The answer, in my opinion, is “only in terms of processing and quality, but not in terms of analytics.” Data changed in volume, variety of sources/formats and speed by which they update (See HBR October article “Big Data: The Management Revolution). However, the fundamental data analytics techniques we apply today are the same as what we used 15-20 years ago.
Let’s use predictive modeling as an example. Before the internet, predictive analytics were mostly performed in database marketing (think credit card issuers use modeling to select credit-worthy customers to send applications to). Then came the internet in the 90’s and with it came the web site data. Today the data sources extend across multiple devices including tablets and mobile. This vastly increased the amount of “signals” analysts can use in their predictive models, making predictive analytics more interesting and challenging at the same time.

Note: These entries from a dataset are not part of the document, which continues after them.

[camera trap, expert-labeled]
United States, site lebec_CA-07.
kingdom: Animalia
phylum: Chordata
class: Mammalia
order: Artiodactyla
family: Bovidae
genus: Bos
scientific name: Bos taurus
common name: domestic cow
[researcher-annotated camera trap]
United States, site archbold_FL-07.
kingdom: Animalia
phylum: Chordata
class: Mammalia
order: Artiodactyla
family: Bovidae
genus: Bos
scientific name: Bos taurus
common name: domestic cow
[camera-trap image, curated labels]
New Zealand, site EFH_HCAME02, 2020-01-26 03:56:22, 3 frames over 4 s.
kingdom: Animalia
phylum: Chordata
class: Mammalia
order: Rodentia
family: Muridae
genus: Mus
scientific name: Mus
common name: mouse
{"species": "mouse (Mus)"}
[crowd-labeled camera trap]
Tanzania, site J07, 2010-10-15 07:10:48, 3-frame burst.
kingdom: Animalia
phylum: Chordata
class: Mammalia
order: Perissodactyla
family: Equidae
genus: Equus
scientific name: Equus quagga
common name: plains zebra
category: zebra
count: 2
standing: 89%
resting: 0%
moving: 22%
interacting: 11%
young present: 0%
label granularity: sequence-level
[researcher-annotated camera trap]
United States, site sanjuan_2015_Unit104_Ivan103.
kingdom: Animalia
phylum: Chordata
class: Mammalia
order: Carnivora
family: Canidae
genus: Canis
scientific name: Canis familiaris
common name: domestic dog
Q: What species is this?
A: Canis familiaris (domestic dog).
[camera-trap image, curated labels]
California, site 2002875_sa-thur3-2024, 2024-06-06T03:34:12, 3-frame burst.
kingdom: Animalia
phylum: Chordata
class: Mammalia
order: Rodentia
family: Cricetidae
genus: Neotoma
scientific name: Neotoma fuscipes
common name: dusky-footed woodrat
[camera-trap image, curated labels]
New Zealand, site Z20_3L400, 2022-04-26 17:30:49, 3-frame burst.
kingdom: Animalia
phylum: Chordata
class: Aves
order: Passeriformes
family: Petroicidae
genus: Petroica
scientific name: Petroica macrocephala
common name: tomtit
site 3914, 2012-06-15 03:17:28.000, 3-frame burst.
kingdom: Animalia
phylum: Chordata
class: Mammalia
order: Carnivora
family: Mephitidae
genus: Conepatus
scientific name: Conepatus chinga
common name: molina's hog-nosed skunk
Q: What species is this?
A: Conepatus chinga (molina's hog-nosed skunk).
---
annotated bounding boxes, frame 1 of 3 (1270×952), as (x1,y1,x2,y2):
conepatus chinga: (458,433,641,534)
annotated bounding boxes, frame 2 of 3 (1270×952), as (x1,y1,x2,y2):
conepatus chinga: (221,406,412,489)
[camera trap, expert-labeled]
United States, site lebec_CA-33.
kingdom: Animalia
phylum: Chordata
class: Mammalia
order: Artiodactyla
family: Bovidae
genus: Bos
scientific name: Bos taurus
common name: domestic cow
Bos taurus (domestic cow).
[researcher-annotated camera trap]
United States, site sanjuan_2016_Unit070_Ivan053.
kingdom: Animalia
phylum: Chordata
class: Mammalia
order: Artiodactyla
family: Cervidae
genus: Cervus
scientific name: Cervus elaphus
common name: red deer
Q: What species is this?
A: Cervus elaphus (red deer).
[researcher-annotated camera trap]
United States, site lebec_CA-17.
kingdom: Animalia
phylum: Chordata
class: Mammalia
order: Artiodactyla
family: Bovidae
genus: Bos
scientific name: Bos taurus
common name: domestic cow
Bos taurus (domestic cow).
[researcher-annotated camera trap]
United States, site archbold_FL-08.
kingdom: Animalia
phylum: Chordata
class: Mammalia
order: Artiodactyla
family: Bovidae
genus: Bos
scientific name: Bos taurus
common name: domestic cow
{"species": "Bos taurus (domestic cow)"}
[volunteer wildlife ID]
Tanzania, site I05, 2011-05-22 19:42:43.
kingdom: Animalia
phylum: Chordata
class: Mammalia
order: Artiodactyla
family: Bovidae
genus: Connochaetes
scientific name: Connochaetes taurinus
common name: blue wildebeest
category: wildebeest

Meanwhile, the types of “outcome” data also became increasingly digital. One example is phone calls. 20 years ago, the traditional direct marketers used analogue advertising channels (magazines, postcards, flyers…) to drive analogue responses – phone calls and cash register rings. Today the digital marketers use digital channels (web, mobile, etc.) to drive the same analogue outcomes and new digital responses – mobile calls, online purchases.
However, we still apply the same predictive modeling techniques – logistic regression, linear regression, classification and regression trees, etc. Marketers are still interested in the behavior of the same customers, only that we have more (digital) touch-points to reach them and we are capturing more of their behavior from multiple devices.
Volume or Variety?
As an analyst, the biggest opportunity here is to take advantage of the “variety” of the data, not the “volume.”
For a statistician, “big” is not necessary for data. A good random sample can replace the “big data” and provide the same analytical results. Moreover, big data also means “big noise.” I see big data as more of a challenge to finding the right information from data.
The variety of data, on the other hand, puts analysts in a much better position to deliver deep insights. For example, if an insurance company invested in media to drive calls to their call center, we now have the technology to not only attribute calls to the media sources, but also classify calls based on the outcome. Since calls are strong indicators of purchase (20-30% average conversion rate from calls to purchases), they are better metrics to gauge marketing success and is a better outcome variable to build predictive models against. 62% of consumers call a business from a local search (source: Google Mobile data), the most over other outcomes. Marketers should take advantage of call data. The chart below (Source: BIA/Kelsey) shows how fast call volume (and therefore call data) has increased (and will increase) over time driven by mobile.
Another change in variety is that data mining is not just about numbers any more – it’s increasingly about text and context. Digital phone calls can be transcribed just like customer reviews can be captured in text. Mining text information provides marketers with deeper understanding of customers’ true intent and needs, new product opportunities and competitive information. For example, text mining results represented by word cloud, as illustrated below, can help an advertiser in education identify what are the most sought-after degrees and professional training.
In summary, the digitalization of information changed data analytics in terms of the volume and variety of data. However, we still need the rigor of traditional statistical and algorithmic methodologies to solve very similar problems as we faced 15 years ago. Analysts need to be creative in casting new problems in a simple ways and most importantly take advantage of the myriad of digital “signals” to generate new insights.